Rudy finally suited up for Notre Dame in the final game of the 1975 season. It was November. I was a second grader and certainly more interested in dinosaurs than music, but, according to the Billboard charts from the time, there were songs that would be quite well known to me years later…

ABBA – S.O.S.
from Thank You For The Music

I snagged a used copy of ABBA’s four-disc box for a pittance and, though I like these Swedes, I’ve only ventured beyond a dozen or so tracks once or twice. I imagine I’ve heard most of the essential stuff.

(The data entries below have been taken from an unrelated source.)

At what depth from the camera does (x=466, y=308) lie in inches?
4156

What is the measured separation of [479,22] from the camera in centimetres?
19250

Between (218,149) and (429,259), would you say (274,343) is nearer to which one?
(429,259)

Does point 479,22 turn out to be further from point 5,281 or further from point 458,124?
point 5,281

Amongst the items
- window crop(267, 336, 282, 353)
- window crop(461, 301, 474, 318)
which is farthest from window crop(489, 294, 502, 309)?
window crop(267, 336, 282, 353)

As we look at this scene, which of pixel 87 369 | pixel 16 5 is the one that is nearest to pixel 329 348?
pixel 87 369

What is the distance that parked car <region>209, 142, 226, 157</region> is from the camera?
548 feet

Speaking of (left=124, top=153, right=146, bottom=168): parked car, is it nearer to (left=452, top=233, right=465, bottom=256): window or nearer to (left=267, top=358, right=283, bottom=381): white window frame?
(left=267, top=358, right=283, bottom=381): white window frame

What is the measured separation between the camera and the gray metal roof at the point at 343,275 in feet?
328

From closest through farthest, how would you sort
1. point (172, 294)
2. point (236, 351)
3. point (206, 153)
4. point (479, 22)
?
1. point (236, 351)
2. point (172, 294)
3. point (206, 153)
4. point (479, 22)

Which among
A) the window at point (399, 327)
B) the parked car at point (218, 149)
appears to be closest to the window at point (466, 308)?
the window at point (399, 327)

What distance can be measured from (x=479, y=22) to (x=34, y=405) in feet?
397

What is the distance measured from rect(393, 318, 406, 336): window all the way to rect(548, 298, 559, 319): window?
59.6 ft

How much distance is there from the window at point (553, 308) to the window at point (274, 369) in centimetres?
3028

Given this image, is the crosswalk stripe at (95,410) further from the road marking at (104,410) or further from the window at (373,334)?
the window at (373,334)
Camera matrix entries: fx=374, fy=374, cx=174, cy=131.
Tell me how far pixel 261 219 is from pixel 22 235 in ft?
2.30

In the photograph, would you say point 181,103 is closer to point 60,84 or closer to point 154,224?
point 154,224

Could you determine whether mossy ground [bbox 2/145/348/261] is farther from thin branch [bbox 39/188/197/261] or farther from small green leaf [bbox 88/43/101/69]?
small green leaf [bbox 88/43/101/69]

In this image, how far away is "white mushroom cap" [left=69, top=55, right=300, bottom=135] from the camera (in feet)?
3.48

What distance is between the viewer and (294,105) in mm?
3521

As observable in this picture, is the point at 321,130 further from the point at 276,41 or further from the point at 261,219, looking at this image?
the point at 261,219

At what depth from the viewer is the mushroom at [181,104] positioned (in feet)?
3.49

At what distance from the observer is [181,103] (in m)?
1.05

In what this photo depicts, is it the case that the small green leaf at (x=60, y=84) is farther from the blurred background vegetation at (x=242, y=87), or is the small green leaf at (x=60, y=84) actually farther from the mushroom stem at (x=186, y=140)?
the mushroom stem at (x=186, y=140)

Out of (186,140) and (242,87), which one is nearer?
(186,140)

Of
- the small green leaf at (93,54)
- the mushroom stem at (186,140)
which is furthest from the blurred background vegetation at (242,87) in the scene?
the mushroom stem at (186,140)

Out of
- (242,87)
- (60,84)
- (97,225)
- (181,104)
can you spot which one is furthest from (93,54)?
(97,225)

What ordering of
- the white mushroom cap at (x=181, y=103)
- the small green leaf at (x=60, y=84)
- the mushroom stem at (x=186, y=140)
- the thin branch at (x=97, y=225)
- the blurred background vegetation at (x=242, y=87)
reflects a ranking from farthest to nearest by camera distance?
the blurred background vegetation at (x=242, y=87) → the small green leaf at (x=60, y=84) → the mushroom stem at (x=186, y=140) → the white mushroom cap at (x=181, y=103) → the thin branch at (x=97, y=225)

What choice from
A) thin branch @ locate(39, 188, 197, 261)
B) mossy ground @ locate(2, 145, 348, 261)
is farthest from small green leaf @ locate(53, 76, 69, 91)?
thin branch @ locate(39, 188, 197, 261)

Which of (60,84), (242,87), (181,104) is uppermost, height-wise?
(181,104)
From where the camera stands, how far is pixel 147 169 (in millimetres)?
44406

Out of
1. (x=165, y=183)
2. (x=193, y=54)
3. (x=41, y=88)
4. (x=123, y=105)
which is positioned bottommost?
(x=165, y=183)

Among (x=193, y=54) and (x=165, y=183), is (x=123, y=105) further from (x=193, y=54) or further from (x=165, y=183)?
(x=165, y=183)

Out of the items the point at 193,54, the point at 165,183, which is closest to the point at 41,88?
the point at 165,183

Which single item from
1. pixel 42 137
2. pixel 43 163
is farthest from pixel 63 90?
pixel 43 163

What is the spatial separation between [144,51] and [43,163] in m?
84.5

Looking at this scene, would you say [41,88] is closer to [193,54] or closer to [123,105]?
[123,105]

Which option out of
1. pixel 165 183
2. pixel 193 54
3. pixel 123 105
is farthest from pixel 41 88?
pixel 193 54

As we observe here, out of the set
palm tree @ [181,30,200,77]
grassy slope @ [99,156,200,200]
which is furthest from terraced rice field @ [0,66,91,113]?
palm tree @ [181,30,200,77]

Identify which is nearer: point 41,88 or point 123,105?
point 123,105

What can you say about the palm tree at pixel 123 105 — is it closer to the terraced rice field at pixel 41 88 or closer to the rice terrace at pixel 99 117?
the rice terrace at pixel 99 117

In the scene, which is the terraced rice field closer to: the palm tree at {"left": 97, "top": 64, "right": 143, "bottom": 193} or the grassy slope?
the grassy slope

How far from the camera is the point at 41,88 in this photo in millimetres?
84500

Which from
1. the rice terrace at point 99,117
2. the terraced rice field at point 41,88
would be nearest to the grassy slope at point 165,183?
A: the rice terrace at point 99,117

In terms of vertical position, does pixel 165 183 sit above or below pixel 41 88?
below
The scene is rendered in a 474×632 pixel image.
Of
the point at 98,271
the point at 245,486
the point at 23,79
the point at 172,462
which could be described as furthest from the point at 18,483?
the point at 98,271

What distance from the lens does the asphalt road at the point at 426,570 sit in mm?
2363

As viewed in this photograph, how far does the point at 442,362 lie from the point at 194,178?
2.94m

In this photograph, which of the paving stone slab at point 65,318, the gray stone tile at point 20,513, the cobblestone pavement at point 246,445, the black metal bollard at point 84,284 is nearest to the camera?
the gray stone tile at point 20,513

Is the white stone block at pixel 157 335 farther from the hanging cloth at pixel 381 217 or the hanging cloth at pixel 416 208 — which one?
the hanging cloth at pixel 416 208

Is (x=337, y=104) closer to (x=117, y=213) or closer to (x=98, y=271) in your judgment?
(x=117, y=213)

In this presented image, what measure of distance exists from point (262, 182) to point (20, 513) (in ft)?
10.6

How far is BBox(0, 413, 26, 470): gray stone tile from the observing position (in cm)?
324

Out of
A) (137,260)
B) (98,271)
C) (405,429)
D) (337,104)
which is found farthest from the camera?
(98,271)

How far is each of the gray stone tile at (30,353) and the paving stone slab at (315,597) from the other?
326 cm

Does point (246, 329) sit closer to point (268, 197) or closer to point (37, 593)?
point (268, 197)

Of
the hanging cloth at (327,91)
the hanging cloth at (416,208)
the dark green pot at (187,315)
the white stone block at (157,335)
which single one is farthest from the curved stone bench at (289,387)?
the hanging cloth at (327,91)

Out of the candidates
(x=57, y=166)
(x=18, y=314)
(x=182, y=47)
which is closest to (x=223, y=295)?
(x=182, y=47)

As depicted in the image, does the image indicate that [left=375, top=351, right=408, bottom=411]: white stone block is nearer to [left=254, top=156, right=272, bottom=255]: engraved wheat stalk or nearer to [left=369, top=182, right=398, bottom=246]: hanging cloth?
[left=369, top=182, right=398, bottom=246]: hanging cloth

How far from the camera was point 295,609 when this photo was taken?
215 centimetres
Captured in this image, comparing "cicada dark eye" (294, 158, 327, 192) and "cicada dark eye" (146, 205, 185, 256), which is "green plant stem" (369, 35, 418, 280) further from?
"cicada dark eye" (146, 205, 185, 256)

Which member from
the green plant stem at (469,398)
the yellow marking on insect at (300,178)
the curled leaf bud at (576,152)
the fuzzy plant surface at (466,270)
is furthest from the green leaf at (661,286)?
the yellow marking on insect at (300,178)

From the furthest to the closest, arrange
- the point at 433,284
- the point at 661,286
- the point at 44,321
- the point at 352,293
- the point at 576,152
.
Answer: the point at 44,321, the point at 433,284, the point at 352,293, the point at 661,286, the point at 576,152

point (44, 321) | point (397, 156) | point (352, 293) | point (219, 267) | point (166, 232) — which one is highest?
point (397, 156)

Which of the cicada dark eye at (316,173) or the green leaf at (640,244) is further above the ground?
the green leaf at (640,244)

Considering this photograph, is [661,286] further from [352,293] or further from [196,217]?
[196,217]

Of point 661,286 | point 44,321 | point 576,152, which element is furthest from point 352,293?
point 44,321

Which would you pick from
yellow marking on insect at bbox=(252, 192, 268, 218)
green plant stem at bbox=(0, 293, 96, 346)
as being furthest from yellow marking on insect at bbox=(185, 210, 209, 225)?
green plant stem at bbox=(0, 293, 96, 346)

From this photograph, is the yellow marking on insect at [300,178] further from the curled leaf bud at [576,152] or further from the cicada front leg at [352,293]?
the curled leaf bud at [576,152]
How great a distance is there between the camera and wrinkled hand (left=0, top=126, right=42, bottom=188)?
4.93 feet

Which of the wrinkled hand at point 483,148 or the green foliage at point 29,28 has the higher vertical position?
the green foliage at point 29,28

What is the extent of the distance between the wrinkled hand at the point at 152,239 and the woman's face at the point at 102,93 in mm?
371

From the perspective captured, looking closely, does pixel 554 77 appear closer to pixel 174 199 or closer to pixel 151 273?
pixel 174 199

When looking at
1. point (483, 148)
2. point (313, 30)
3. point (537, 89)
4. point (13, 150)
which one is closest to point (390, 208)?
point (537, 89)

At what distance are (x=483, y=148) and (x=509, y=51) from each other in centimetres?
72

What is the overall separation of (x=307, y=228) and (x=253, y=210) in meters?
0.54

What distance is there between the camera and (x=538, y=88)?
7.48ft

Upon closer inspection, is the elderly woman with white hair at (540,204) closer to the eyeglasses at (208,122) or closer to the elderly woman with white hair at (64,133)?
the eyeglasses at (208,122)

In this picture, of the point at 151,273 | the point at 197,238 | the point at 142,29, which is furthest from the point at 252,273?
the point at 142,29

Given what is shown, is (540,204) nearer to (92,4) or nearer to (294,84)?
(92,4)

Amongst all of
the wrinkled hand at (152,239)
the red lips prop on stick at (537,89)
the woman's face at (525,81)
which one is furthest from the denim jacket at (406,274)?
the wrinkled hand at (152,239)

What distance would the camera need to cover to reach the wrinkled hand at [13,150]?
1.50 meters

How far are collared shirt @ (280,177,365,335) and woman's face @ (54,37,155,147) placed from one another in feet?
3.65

I was a kid during ABBA’s heyday, but I still remember hearing most of their hits on the radio. S.O.S. has always been a favorite. It swoops – it soars – it’s ridiculously catchy.

Wouldn’t a bio-pic on ABBA be a license to print money?

Jefferson Starship- Miracles
from Red Octopus

I can’t say that I know much of Jefferson Airplane/Jefferson Starship/Starship aside from essentially the radio hits and 1984’s Nuclear Furniture (which, for some reason, I felt the need to purchase). I’ve always loved White Rabbit and I didn’t hate We Built This City as much as the rest of the world seemed to despise it.

As for Miracles, it’s a gorgeous track that always seems to sound better on a rainy day.

The Eagles – Lyin’ Eyes
from One Of These Nights

There was a time when, like The Big Lebowski‘s Dude, I hated The Eagles. Perhaps it was their oversaturation on radio while I was growing up. Though they had called it a day, their songs seemed to be playing constantly.

And though Lyin’ Eyes got played as much as any of those songs aside from perhaps Hotel California, the harmonies and resigned tone of the song made it the one that made me pause on the station. Over the past decade or so, I’ve come to appreciate more of the group’s catalog.

Diana Ross – Theme from Mahogany (Do You Know Where You’re Going To)
from Diana Ross & The Supremes: The No. 1’s

There were a couple summers where I wore my hair in braids and my stylist was a clerk in a record store where I worked who spent nights as a popular drag queen whose specialty was Diana Ross.

(and none of that is made up)

Anyhow, Theme from Mahogany is a pretty song and filled with enough drama for a dozen drag queens. I can’t quite place it, but I seem to recall hearing the song playing in the mall with my parents during the Christmas season in ’75. The memory is there, but I can’t bring it into focus.